Building Bilingual-First — Arabic and English Web Apps
Practical lessons on building RTL-native web applications, from CSS logical properties to font pairing and cultural adaptation.
Not Retrofitted — Native
Most bilingual web apps start in English and bolt on Arabic later. You can tell. The spacing is off, the fonts clash, the layout breaks in subtle ways that only Arabic readers notice.
MOELABS.DEV and all my products are built bilingual-first. Arabic isn’t an afterthought — it’s a constraint that shapes every design decision from day one.
Here’s what I’ve learned.
CSS Logical Properties Are Non-Negotiable
Stop writing margin-left and padding-right. Use logical properties:
/* ❌ Breaks in RTL */
.card {
margin-left: 1rem;
border-right: 1px solid #222;
}
/* ✅ Works in both directions */
.card {
margin-inline-start: 1rem;
border-inline-end: 1px solid #222;
}
Logical properties map to the reading direction, not the physical screen. inline-start is left in English and right in Arabic. One codebase, both directions.

—————

● **ACTIVITIES**:
(1) According to the article on bilingual-first web apps, what problems show up when Arabic is added to an English app later? List each one.
(2) Decide whether each statement agrees with the article on bilingual-first web apps. Answer yes or no for each, and quote the words from the article that settle it.
(a) In English, inline-start is on the right.
(b) Logical properties follow the reading direction rather than the physical screen.
(c) MOELABS.DEV started in English and had Arabic added afterward.
(3) Translate this sentence from the article on bilingual-first web apps into Spanish: "Logical properties map to the reading direction, not the physical screen."
The records that follow have no connection to the article on bilingual-first web apps.

—————

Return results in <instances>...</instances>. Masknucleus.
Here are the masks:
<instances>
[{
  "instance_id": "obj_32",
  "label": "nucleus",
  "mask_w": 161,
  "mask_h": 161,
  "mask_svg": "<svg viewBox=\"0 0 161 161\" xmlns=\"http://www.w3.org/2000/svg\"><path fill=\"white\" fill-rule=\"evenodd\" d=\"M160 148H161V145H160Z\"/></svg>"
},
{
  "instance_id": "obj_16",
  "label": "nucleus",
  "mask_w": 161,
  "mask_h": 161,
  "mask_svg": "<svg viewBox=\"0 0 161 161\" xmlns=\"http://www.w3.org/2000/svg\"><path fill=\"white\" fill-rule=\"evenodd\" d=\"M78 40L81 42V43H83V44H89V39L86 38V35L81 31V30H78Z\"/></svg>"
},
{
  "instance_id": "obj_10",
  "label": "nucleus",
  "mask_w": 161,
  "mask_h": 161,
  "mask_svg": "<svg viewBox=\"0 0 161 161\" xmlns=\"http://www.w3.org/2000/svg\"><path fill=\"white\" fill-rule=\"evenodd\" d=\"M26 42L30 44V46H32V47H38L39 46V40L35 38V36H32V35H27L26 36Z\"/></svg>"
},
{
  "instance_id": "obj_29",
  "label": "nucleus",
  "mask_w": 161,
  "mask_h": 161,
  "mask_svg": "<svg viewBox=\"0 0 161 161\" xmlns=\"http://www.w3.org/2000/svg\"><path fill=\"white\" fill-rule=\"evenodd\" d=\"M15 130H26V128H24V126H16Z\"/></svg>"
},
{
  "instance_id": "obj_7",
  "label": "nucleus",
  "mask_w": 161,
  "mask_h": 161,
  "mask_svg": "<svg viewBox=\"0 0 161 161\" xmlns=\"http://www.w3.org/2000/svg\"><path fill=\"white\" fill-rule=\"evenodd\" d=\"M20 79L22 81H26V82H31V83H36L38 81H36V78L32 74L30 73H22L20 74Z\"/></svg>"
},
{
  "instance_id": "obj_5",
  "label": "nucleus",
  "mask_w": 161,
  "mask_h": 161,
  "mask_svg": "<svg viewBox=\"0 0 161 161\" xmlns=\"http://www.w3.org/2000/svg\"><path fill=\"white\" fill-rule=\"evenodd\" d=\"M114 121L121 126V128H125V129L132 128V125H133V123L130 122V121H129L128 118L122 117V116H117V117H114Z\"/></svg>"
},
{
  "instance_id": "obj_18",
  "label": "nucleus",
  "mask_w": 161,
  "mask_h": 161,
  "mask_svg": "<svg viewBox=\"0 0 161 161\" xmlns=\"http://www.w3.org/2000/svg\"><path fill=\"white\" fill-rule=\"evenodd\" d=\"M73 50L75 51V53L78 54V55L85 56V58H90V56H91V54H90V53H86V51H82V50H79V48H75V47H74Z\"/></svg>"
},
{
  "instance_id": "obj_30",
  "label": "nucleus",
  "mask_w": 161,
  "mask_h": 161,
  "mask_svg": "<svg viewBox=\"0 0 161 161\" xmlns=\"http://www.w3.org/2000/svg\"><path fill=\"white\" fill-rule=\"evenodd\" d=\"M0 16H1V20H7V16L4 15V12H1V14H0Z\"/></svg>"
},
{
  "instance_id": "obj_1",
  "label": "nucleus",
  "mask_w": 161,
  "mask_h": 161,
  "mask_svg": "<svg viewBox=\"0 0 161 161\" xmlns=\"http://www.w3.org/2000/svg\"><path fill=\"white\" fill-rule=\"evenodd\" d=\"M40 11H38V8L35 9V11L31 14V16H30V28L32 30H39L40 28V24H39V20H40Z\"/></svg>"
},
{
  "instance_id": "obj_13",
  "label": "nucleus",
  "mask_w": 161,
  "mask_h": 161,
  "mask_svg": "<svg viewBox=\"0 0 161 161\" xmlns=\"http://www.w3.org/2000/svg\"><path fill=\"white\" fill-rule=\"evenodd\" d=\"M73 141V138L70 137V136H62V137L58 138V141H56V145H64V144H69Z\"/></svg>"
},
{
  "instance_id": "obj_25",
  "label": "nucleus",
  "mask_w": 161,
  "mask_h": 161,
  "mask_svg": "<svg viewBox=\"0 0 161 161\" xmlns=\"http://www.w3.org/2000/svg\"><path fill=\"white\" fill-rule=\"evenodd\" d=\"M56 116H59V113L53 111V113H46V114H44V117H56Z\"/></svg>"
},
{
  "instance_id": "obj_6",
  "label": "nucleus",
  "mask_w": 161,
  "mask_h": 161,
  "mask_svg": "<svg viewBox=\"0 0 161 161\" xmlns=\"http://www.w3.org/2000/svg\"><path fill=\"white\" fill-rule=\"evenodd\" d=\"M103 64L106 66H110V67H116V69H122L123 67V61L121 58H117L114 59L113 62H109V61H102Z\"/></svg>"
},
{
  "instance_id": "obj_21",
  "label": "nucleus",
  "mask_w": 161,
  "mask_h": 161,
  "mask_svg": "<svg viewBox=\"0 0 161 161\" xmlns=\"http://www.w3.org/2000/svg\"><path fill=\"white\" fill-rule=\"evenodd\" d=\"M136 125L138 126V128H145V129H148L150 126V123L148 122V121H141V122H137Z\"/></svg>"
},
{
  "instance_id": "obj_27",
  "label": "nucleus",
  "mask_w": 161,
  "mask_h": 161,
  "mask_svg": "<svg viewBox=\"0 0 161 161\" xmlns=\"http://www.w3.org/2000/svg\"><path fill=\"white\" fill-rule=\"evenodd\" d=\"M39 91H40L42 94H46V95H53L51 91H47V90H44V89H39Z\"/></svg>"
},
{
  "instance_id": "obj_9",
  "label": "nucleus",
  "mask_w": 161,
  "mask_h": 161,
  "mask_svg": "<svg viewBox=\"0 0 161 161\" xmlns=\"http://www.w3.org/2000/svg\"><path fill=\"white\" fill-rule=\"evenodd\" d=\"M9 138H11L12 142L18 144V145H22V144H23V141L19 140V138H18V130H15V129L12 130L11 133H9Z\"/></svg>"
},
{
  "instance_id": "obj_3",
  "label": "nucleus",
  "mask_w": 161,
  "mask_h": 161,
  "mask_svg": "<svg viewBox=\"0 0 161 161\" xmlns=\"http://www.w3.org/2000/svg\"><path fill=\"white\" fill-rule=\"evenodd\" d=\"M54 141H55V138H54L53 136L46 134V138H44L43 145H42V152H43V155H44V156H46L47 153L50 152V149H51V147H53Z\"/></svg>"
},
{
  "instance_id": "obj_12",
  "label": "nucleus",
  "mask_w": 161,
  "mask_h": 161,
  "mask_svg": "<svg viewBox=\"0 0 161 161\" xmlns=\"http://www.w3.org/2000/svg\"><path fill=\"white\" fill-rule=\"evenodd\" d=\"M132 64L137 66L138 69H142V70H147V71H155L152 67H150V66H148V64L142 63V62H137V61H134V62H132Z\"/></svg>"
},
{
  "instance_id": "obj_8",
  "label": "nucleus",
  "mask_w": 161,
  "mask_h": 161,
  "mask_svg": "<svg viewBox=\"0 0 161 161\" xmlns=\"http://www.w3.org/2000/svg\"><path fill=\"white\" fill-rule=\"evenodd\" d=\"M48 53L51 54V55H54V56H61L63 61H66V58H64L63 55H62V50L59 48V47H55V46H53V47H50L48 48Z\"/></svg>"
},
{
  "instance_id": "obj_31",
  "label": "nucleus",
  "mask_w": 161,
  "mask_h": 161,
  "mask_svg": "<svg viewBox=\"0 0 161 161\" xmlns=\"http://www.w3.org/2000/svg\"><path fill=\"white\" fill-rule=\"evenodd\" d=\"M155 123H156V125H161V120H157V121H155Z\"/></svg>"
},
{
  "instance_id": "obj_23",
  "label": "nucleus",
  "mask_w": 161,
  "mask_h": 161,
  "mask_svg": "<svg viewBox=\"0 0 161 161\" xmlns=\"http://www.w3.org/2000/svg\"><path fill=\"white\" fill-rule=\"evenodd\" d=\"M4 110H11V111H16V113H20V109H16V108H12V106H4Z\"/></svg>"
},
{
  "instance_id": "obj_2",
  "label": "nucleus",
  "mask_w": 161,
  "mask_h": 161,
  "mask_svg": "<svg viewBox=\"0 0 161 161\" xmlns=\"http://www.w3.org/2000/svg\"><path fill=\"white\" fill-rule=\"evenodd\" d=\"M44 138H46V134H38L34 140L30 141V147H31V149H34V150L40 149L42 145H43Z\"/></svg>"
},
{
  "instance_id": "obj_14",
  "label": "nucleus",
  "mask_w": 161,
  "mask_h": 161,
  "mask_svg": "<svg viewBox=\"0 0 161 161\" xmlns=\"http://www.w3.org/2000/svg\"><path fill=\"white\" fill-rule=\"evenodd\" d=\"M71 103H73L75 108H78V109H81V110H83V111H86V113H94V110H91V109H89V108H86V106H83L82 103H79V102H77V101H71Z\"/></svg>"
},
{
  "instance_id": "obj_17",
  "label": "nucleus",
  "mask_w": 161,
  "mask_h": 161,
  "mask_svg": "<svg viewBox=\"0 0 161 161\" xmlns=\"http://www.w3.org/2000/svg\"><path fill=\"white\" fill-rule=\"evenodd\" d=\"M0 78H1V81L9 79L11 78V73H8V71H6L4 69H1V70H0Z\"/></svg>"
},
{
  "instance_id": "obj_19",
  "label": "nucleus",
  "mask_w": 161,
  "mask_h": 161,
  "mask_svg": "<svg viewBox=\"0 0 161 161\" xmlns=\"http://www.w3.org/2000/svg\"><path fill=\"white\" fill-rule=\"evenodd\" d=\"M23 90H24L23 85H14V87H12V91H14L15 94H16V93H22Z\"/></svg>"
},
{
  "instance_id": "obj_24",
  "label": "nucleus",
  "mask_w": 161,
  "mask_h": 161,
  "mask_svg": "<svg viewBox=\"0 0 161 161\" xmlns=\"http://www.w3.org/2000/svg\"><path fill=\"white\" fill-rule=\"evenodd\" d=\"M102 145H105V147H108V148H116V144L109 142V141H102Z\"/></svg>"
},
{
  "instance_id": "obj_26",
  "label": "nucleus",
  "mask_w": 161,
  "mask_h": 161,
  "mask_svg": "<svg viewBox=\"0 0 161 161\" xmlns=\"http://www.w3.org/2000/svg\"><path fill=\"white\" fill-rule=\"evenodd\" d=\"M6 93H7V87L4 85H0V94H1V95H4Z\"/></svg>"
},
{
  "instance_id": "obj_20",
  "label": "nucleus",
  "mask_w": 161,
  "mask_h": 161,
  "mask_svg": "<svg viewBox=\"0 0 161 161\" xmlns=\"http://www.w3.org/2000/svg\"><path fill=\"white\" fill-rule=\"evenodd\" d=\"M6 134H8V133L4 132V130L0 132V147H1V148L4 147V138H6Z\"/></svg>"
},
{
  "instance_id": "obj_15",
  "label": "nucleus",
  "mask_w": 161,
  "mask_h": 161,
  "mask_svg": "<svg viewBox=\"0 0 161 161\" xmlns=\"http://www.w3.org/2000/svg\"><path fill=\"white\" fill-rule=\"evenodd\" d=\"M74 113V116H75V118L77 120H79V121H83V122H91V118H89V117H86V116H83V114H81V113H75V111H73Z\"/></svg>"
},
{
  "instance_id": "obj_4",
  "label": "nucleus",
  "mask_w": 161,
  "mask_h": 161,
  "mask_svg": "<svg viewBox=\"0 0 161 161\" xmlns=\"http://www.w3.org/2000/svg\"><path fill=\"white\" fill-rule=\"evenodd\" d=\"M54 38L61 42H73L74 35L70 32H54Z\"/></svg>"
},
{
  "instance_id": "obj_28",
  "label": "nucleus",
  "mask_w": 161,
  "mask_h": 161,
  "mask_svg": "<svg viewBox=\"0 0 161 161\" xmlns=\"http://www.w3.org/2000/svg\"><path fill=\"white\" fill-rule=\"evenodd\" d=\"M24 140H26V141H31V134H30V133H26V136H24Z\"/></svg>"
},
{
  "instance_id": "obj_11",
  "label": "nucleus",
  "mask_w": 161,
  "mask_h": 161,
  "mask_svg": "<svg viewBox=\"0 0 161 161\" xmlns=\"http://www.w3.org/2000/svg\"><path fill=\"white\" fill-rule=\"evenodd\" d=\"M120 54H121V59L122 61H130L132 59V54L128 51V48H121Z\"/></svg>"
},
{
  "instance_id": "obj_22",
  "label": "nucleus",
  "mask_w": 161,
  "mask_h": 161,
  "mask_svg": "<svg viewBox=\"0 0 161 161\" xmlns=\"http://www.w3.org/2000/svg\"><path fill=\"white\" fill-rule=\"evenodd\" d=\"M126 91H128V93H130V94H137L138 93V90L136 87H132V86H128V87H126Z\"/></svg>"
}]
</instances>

—————

● **RESULTS BY TASK**:
(1)
- The spacing is off.
- The fonts clash.
- The layout breaks in subtle ways that only Arabic readers notice.

(2)
(a) No: "inline-start is left in English and right in Arabic."
(b) Yes: "Logical properties map to the reading direction, not the physical screen."
(c) No: "MOELABS.DEV and all my products are built bilingual-first."

(3) Las propiedades lógicas se corresponden con la dirección de lectura, no con la pantalla física.